• What you are asked to do:
Copy out word for word every line from the one containing "From the set" through the last line of the rows below, including both of those lines.

Spatial questions based on pictures:
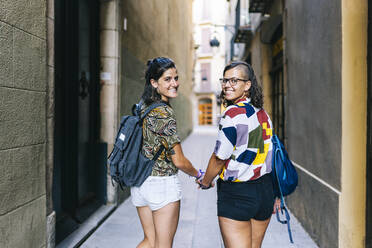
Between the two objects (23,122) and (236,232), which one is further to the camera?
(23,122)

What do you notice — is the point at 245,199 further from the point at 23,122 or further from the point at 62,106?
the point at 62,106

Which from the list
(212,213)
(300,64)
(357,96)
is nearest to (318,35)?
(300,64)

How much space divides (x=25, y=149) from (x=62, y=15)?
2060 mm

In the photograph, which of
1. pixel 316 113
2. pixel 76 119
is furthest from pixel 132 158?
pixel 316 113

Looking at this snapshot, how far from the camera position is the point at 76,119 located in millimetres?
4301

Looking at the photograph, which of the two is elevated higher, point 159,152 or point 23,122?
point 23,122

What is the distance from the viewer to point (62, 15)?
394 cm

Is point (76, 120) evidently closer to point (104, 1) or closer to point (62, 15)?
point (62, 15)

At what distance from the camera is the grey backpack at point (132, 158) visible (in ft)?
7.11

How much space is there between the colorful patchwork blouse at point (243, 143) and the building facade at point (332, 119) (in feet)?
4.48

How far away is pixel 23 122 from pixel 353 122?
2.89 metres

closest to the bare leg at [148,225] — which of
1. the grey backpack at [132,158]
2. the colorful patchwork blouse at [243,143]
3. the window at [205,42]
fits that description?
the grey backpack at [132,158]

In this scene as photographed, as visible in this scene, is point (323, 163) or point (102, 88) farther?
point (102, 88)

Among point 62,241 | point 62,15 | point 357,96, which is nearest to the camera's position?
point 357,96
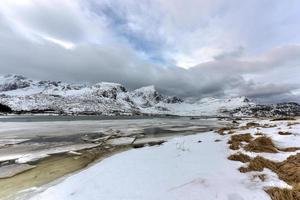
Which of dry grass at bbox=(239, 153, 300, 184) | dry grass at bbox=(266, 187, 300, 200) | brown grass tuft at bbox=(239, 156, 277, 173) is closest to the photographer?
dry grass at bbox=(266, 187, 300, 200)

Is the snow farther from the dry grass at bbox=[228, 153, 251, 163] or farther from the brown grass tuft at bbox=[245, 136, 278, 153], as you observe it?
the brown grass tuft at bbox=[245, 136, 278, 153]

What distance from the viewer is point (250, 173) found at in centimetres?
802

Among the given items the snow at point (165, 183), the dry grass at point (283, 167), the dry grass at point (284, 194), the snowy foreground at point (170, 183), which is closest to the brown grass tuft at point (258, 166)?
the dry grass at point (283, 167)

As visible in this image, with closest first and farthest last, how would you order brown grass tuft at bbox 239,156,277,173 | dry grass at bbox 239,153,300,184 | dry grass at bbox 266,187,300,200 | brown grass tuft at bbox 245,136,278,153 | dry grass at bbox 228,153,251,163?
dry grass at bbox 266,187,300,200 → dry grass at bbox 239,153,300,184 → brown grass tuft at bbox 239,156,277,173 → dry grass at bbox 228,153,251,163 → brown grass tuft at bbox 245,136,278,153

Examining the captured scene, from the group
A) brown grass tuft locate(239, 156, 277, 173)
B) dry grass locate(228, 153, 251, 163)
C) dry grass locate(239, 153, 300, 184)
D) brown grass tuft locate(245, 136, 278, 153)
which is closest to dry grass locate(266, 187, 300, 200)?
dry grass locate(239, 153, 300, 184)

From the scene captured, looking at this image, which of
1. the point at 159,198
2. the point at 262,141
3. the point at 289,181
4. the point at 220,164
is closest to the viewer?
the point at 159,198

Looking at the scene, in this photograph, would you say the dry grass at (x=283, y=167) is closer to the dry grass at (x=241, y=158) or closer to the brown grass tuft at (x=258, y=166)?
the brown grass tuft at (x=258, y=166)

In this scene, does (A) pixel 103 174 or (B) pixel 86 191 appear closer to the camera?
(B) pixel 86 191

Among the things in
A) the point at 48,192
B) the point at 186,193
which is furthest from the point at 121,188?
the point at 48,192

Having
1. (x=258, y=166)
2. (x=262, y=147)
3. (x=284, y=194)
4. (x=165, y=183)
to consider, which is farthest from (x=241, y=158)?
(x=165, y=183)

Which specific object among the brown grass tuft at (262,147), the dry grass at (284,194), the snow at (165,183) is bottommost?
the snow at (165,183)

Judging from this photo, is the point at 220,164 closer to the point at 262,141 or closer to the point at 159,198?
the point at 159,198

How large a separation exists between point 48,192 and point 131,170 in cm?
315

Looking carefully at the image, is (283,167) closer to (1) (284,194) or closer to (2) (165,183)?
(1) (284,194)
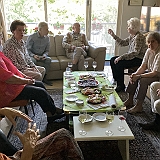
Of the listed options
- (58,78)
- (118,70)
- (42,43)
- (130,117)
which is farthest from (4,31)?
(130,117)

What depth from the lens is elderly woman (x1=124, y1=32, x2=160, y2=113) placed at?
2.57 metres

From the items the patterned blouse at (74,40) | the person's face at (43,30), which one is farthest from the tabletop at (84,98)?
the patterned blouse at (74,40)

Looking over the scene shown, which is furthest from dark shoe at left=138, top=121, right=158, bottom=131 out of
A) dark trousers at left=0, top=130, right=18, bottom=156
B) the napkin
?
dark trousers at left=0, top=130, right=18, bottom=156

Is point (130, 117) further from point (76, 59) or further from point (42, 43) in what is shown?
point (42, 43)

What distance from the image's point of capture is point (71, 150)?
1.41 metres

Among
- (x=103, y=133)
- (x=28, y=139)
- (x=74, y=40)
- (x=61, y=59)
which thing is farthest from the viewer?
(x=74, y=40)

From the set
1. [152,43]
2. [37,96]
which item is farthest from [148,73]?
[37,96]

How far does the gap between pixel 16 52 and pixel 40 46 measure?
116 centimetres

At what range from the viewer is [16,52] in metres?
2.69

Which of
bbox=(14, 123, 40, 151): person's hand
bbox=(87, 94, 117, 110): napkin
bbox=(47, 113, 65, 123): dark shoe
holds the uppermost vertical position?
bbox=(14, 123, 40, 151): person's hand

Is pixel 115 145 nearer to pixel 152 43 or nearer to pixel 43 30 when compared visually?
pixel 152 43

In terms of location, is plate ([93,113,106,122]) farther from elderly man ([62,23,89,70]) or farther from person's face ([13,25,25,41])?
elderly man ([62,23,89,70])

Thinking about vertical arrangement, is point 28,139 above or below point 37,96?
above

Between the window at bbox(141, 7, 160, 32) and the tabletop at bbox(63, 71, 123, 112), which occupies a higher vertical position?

• Solution for this problem:
From the set
1. [152,43]
2. [37,96]
which item is farthest from [148,73]?
[37,96]

How far does the gap between pixel 16 52 and pixel 40 46 measure?
116 centimetres

At what range from the viewer is [16,52] in metres?
2.69

Which of
bbox=(14, 123, 40, 151): person's hand
bbox=(87, 94, 117, 110): napkin
bbox=(47, 113, 65, 123): dark shoe
holds the uppermost vertical position?
bbox=(14, 123, 40, 151): person's hand

Is pixel 115 145 nearer to pixel 152 43 or nearer to pixel 43 30 when compared visually?
pixel 152 43

In terms of location, is plate ([93,113,106,122]) farther from elderly man ([62,23,89,70]) or farther from person's face ([13,25,25,41])?
elderly man ([62,23,89,70])

Thinking about vertical arrangement, is point 28,139 above or below point 37,96?
above

Between the window at bbox(141, 7, 160, 32) and the tabletop at bbox(63, 71, 123, 112), which occupies a higher vertical position?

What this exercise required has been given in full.